▸ **Excerpt**:
....................

This is a talk about grandparents; and indeed older people generally. Specifically it is to do with my own grandfather, who would have been 109 on Boxing Day, had he not died about 20 years ago. I have often thought about the fact that for a short while after the Second World War my grandfather had been a chicken farmer, though when he was alive I never thought to ask him why. He had been something of a hero in my mind as a child; his valiance had been proven by the fact that he had been a colonel in the Royal Artillery during the war, when he spent most of his time fighting in India; his sporting prowess was such that he had been a good enough cricketer before the war to have played first class cricket in India and to have been asked to play against the touring Australian team in 1935 – I have the telegram asking him to play on my wall at home; and his Corinthian values were epitomised by his modesty and kindness: when I asked him incredulously why he had not taken up the offer of playing cricket against Australia, he gave two reasons: the first was that he had not played much recently, so he thought that someone else should have a go; the second was that he had a game of quoits on at the mess that day which he did not want to miss!

The only reason I knew he had been a chicken farmer was a lovely story he used to tell occasionally about a dinner party he held with about eight of his closest friends. It was the custom in those days to feed chickens a little bit of arsenic each day to keep them healthy. Arsenic, for those who do not know, is a chemical whose deadly colourless, odourless qualities made it a favourite for high-level poisonings of the Middle Ages and the Renaissance. Anyway, the custom was that you fed a bit of arsenic to the chickens each day, paradoxically to keep them healthy, before taking them off it a couple of days before you wring their necks for dinner. It was just towards the end of the main course at this particular dinner party that my grandfather realised he had forgotten to take them off the arsenic – what was he to do? Tell his guests everything; take their plates away hurriedly and hope for the best; offer them seconds?

....................

Spatial grounding data:
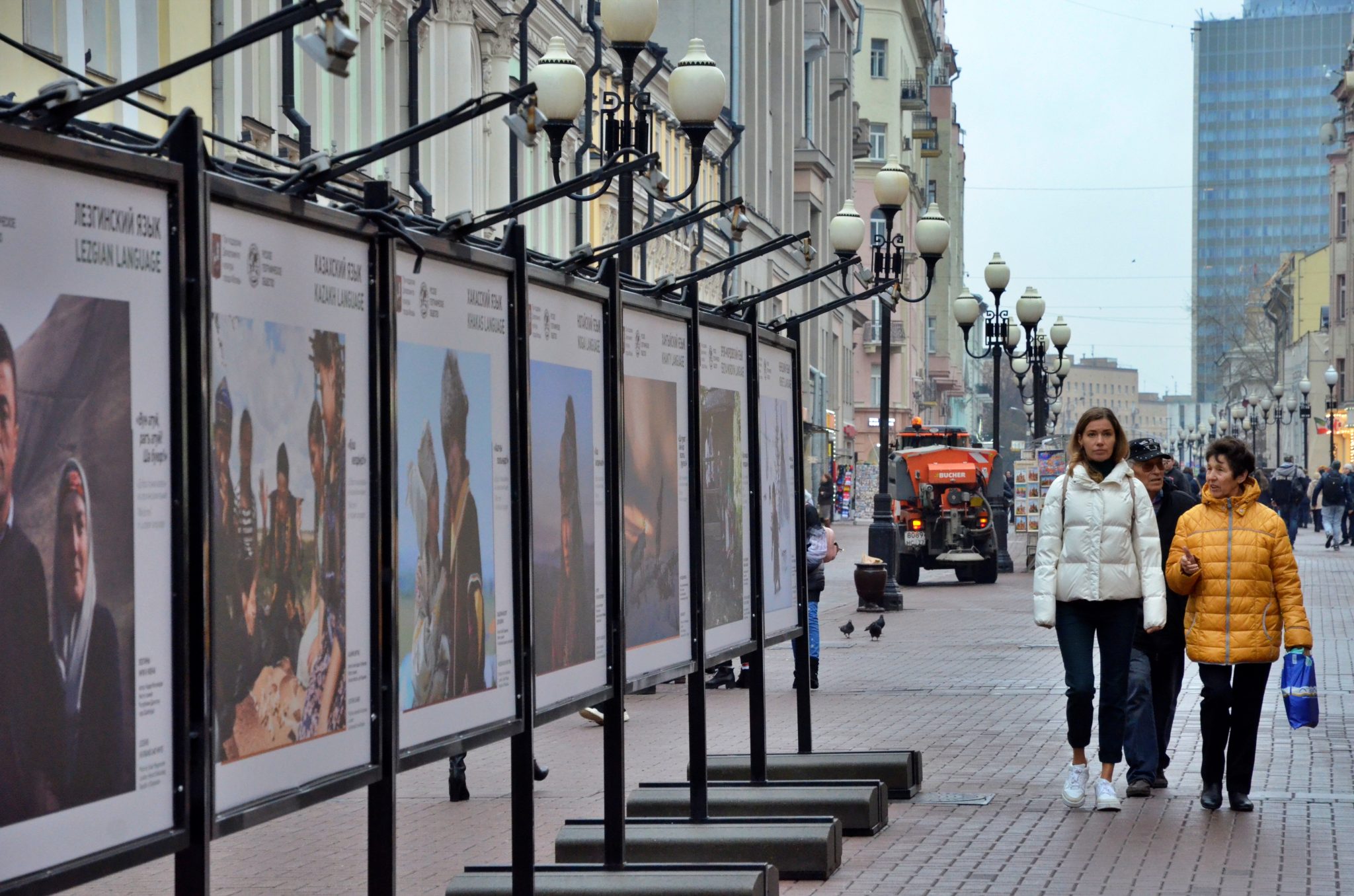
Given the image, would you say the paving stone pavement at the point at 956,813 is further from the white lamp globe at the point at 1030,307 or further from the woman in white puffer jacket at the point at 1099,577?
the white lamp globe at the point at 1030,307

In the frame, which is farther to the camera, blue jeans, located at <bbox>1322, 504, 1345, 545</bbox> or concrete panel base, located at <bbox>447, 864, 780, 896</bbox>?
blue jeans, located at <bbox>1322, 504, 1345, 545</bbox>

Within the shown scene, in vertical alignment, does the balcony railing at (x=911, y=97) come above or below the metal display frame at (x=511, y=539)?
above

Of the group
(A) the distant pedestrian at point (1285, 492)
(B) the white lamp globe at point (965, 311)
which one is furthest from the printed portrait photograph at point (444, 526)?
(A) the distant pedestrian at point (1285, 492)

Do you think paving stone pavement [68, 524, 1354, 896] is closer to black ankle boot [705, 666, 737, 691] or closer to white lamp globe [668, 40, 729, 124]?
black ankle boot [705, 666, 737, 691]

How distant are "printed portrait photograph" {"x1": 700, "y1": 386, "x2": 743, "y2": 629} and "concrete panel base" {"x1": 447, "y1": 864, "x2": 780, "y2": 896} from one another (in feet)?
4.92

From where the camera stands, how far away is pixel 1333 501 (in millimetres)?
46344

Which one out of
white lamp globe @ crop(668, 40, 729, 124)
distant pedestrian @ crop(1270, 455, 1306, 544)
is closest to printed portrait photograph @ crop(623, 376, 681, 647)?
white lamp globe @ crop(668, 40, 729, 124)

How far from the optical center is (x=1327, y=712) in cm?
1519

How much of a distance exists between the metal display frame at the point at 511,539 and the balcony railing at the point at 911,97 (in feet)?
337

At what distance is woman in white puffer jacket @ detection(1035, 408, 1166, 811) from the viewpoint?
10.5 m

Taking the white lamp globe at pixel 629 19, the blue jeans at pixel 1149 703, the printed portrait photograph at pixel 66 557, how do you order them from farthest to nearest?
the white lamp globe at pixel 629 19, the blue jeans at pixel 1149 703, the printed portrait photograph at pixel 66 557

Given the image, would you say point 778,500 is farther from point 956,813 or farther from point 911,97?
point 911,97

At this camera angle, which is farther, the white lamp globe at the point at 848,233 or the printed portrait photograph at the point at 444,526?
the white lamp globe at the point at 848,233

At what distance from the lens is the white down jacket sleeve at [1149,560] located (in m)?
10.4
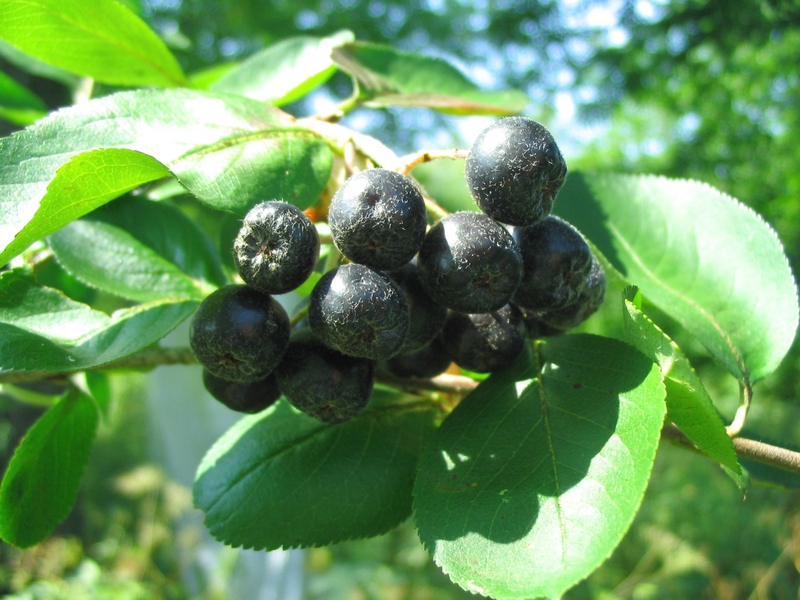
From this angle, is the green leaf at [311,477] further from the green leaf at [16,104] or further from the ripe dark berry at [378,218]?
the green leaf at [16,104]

....................

▸ **Task instructions**:
(1) In the grandfather talk, what rank did the grandfather hold in the Royal Artillery during the war?
(2) Please continue the grandfather talk from its final sentence.
None of the rows matter here.

▸ **Responses by task**:
(1) He was a colonel.

(2)
A few years ago, alongside the rest of the school, I read a book about the First World War by Pat Barker called Regeneration. In it, there is a short, seemingly innocuous, passage which tells of a psychiatrist called Rivers and his three-week break at his brother’s chicken farm. The point Barker tries to make is multi-layered. The last time Rivers had visited, only last spring, a box of chicks had been placed in front of the fire to keep them warm. Rivers “remembered them struggling out of the eggs, how exhausted, wet and miserable they looked, and yet curiously powerful, little Atlases struggling to hold up the world”. “Now”, thinks Rivers, “the same chicks were scruffy and bedraggled things running in the coops, and the only sound of the room was the roar of flame”. In relation to World War 1, the allegory is obvious: the chicks have gone to war now and within months they are scrawny objects, cooped up in the trenches against the sounds of battle. When they were young, they were powerful; but they have aged early and are quickly nothing. There is more, too, in this short passage on the farm; one particular chicken has been picked out by the others for some rough treatment and the only way to deal with this seems to be to wring its neck – it is survival of the fittest in its rawest form.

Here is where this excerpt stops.